- _WHAT THE TASK ASKS_: Return all the data below as it stands, minus the pictures.
====== TASK INPUT ======
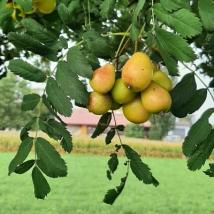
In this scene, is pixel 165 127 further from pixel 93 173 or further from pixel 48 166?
pixel 48 166

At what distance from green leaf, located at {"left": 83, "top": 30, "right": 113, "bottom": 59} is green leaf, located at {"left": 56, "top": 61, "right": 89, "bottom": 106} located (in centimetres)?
8

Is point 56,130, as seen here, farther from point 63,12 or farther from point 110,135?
point 110,135

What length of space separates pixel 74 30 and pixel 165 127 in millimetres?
35863

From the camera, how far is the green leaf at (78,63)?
1.34 meters

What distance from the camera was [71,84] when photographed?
1367 millimetres

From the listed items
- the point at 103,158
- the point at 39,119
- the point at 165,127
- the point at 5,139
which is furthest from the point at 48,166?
the point at 165,127

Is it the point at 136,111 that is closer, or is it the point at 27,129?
the point at 136,111

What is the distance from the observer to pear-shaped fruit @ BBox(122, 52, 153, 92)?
46.1 inches

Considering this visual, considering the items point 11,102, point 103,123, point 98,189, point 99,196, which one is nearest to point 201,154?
point 103,123

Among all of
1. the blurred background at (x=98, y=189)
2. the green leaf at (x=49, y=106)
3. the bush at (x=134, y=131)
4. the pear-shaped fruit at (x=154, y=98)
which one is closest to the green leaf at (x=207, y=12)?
the pear-shaped fruit at (x=154, y=98)

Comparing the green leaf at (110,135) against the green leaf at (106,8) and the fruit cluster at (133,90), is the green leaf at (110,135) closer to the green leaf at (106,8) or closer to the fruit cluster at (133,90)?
the green leaf at (106,8)

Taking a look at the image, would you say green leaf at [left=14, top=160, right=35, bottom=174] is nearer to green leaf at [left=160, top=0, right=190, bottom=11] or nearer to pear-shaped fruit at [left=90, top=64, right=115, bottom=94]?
pear-shaped fruit at [left=90, top=64, right=115, bottom=94]

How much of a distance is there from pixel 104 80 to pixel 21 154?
0.38m

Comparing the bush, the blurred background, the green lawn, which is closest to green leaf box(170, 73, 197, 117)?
the blurred background
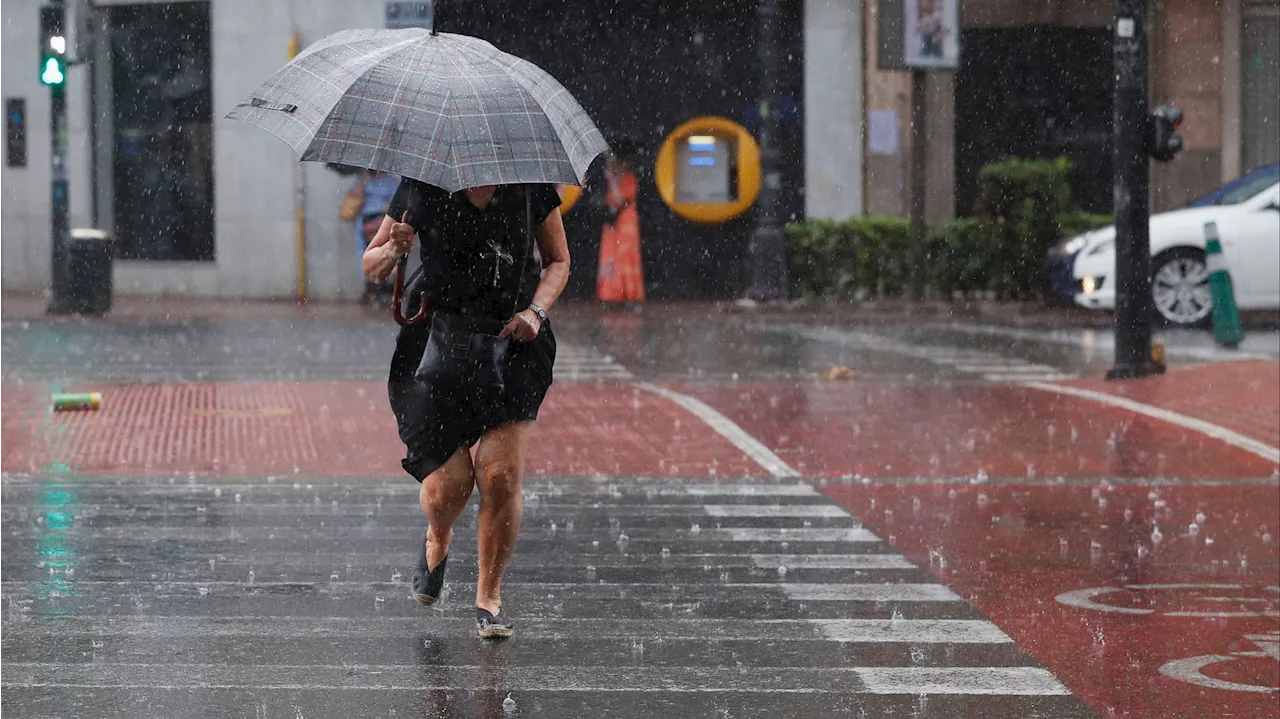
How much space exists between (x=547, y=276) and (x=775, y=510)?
328 centimetres

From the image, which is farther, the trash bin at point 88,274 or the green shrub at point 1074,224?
the green shrub at point 1074,224

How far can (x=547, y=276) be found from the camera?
641 centimetres

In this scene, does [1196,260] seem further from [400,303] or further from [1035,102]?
[400,303]

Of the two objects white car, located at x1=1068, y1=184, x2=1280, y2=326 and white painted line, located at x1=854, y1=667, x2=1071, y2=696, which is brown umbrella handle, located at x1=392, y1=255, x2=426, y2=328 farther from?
white car, located at x1=1068, y1=184, x2=1280, y2=326

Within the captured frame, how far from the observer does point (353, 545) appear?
27.1ft

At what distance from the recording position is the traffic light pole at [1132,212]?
15062mm

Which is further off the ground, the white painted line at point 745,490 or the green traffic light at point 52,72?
the green traffic light at point 52,72

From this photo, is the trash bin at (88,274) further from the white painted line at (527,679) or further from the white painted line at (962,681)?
the white painted line at (962,681)

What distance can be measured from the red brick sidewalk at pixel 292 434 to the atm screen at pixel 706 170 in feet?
41.1

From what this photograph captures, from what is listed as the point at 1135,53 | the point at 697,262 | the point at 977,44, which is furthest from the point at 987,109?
the point at 1135,53

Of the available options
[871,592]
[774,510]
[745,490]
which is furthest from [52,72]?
[871,592]

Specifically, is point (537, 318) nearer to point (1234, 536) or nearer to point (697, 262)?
point (1234, 536)

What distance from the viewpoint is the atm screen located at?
1056 inches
======
- _WRITTEN RESPONSE_:
In this scene, is pixel 165 127 further from pixel 93 173 or further from pixel 48 166?
pixel 48 166

At what distance from green leaf, located at {"left": 83, "top": 30, "right": 113, "bottom": 59} is green leaf, located at {"left": 56, "top": 61, "right": 89, "bottom": 106} located (in centimetres)?
8

Is point 56,130, as seen here, farther from point 63,12 or farther from point 110,135?
point 110,135

What length of space separates pixel 74 30 and pixel 165 127 in millimetres?
35863

From the camera, how far is the green leaf at (78,63)?
1.34 meters

What distance from the camera was [71,84] when photographed?
1367 millimetres

From the listed items
- the point at 103,158
- the point at 39,119
- the point at 165,127
- the point at 5,139
which is furthest from the point at 48,166?
the point at 165,127

Is it the point at 136,111 that is closer, or is it the point at 27,129?
the point at 136,111

What is the distance from the observer to pear-shaped fruit @ BBox(122, 52, 153, 92)?
46.1 inches

Considering this visual, considering the items point 11,102, point 103,123, point 98,189, point 99,196, which one is nearest to point 201,154?
point 103,123

Among all of
1. the blurred background at (x=98, y=189)
2. the green leaf at (x=49, y=106)
3. the bush at (x=134, y=131)
4. the pear-shaped fruit at (x=154, y=98)
which one is closest to the green leaf at (x=207, y=12)?
the pear-shaped fruit at (x=154, y=98)

Comparing the green leaf at (110,135) against the green leaf at (106,8) and the fruit cluster at (133,90), is the green leaf at (110,135) closer to the green leaf at (106,8) or closer to the fruit cluster at (133,90)?
the green leaf at (106,8)

Taking a look at the image, would you say green leaf at [left=14, top=160, right=35, bottom=174] is nearer to green leaf at [left=160, top=0, right=190, bottom=11] or nearer to pear-shaped fruit at [left=90, top=64, right=115, bottom=94]?
pear-shaped fruit at [left=90, top=64, right=115, bottom=94]

How much of a distance is there from pixel 104 80 to pixel 21 154?
0.38m

Comparing the bush, the blurred background, the green lawn, which is closest to green leaf box(170, 73, 197, 117)?
the blurred background
How much space exists between (x=547, y=276) and (x=775, y=510)?
328 centimetres

From the image, which is farther, the trash bin at point 88,274 or the green shrub at point 1074,224?
the green shrub at point 1074,224

How far can (x=547, y=276) be found from the camera?
641 centimetres

In this scene, does [1196,260] seem further from [400,303] or further from [1035,102]?
[400,303]

Of the two objects white car, located at x1=1068, y1=184, x2=1280, y2=326 and white painted line, located at x1=854, y1=667, x2=1071, y2=696, which is brown umbrella handle, located at x1=392, y1=255, x2=426, y2=328 farther from?
white car, located at x1=1068, y1=184, x2=1280, y2=326

Within the captured frame, how far from the observer does point (353, 545) appear?
27.1ft

At what distance from the recording position is the traffic light pole at [1132,212]?
15062mm

Which is further off the ground, the white painted line at point 745,490 or the green traffic light at point 52,72?
the green traffic light at point 52,72

From this photo, is the trash bin at (88,274) further from the white painted line at (527,679) or further from the white painted line at (962,681)?
the white painted line at (962,681)

What distance can be measured from the red brick sidewalk at pixel 292 434 to the atm screen at pixel 706 170 in feet?
41.1

From what this photograph captures, from what is listed as the point at 1135,53 | the point at 697,262 | the point at 977,44, which is furthest from the point at 987,109?
the point at 1135,53

Of the available options
[871,592]
[774,510]
[745,490]
which is furthest from [52,72]?
[871,592]

Specifically, is point (537, 318) nearer to point (1234, 536) or nearer to point (697, 262)?
point (1234, 536)

What distance from the viewpoint is the atm screen located at?
1056 inches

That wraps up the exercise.